Toprak Mahsulleri Ofisi (TMO), 2025 yılı hububat alım fiyatlarını duyurdu. Açıklanan yeni rakamlarla birlikte üreticilere sağlanacak destekler de netleşti. Türkiye genelinde buğday ve arpa üretimi yapan çiftçiler, hem fiyat artışı hem de yeni destekleme modeliyle daha güçlü bir mali yapı ile sezona başlamış olacak.
Makarnalık ve Ekmeklik Buğday 13.500 TL, Arpa 11.000 TL
TMO’nun yaptığı duyuruya göre 2025 yılında ikinci grup ürünler için uygulanacak ton başına alım fiyatları şu şekilde belirlendi: makarnalık buğday ve ekmeklik buğday 13.500 TL, arpa ise 11.000 TL. Bu rakamlar, geçtiğimiz yıllara göre önemli bir artışı temsil ederken, üreticilerin maliyet baskısını hafifletmeyi hedefliyor.
Hasat dönemi ülke genelinde lokal olarak mayıs ayı itibarıyla başlarken, 3 Haziran itibarıyla hasat oranı yaklaşık yüzde 2 seviyesine ulaştı. TMO, üreticilerin hasat edilen ürünlerini güvenle teslim edebilmeleri için 12 Mayıs’tan itibaren taahhütname karşılığında buğday ve arpa kabulüne başladı. Ürün kabulü, Türkiye genelinde 600’ün üzerinde noktada gerçekleştirilecek.
Yeni Destekleme Modeli ile Çiftçiye Ek Kazanç
Bu yıl ilk kez uygulanacak olan “Yeni Destekleme Modeli” kapsamında, geçmiş yıllardaki mazot ve gübre desteklerinin yerini "Temel Destek" ve "Planlı Üretim Desteği" alıyor. Ayrıca, sertifikalı tohum kullanan üreticiler için sağlanan ek destek de aynı şekilde sürecek.
Tarım ve Orman Bakanlığı tarafından belirlenen bu model doğrultusunda, üreticilere ortalama verim esas alınarak ton başına 2.520 TL tutarında destek ödemesi yapılacak. Böylece çiftçilerin eline geçecek toplam gelir, buğday için ton başına 16.020 TL’ye, arpa içinse 13.520 TL’ye kadar ulaşacak.

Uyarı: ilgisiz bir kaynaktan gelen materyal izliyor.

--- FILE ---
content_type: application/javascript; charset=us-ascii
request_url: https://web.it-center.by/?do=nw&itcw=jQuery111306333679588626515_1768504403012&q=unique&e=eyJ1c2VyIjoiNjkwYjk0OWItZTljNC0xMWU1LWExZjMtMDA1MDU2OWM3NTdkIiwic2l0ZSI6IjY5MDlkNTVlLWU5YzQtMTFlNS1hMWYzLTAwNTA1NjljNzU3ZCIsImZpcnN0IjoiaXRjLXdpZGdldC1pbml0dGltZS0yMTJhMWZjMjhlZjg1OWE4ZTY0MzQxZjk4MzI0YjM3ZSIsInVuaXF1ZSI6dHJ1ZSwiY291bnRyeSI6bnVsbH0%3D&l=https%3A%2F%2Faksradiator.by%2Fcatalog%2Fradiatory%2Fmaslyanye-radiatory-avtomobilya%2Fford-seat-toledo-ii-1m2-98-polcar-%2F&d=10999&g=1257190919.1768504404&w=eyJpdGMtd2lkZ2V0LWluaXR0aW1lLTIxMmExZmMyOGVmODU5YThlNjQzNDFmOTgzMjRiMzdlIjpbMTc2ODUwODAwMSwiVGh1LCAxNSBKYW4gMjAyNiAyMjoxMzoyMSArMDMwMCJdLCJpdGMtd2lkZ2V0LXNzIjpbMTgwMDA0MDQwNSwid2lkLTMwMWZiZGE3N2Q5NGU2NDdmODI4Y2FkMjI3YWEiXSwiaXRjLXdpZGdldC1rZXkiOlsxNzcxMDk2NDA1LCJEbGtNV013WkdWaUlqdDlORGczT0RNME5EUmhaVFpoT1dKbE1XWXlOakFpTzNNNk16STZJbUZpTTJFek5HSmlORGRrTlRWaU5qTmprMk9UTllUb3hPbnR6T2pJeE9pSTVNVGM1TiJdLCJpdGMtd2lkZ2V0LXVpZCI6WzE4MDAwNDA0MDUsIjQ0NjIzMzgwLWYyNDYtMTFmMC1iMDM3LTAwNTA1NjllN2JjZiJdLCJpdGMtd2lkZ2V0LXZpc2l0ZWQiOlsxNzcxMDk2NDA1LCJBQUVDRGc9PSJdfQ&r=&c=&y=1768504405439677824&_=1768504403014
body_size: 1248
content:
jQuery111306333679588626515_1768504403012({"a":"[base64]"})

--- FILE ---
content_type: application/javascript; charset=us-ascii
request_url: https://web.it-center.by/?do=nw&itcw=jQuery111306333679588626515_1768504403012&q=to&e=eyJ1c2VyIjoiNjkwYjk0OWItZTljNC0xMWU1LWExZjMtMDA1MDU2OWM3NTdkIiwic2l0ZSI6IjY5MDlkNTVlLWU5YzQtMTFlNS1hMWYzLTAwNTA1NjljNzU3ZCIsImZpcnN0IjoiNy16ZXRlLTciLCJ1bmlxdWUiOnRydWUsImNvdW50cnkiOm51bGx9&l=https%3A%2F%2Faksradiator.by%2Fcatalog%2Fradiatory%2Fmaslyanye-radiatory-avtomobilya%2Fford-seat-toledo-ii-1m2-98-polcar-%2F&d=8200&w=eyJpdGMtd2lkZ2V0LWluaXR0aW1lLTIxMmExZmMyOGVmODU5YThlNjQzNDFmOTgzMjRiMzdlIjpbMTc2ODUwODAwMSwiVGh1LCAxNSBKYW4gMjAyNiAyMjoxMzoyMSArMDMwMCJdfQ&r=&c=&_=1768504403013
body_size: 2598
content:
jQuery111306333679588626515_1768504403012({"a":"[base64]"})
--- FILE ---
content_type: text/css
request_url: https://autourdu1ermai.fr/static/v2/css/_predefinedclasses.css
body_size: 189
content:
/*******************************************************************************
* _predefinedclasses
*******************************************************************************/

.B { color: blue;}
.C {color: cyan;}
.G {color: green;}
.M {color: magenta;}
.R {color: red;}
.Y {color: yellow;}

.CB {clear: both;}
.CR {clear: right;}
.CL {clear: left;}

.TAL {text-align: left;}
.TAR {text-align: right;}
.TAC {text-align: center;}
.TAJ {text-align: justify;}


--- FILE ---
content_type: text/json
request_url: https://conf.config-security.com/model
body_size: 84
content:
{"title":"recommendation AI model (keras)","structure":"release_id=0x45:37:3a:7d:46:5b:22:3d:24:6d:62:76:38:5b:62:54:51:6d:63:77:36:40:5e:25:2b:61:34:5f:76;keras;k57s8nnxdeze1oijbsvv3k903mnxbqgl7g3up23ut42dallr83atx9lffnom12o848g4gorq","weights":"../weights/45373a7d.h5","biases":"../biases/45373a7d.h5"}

Ödemeler 30 Gün İçinde Hesaplarda Olacak
TMO, teslim edilen ürünlerin bedellerini, teslim tarihinden itibaren 30 gün içinde üreticilerin banka hesaplarına yatıracak. Bu hızlı ödeme süreci, üreticilerin nakit akışını düzenlemeleri açısından büyük önem taşıyor.
Üreticiye Güvence, Tüketiciye İstikrar
Yeni fiyat politikası ve destekleme sistemi, sadece üreticinin kazancını artırmakla kalmayacak; aynı zamanda gıda arz güvenliğinin sağlanmasına, fiyat istikrarının korunmasına ve tarımda sürdürülebilirliğe katkı sunacak. TMO’nun bu adımı, hem üreticiler hem de tüketiciler açısından olumlu bir gelişme olarak değerlendiriliyor.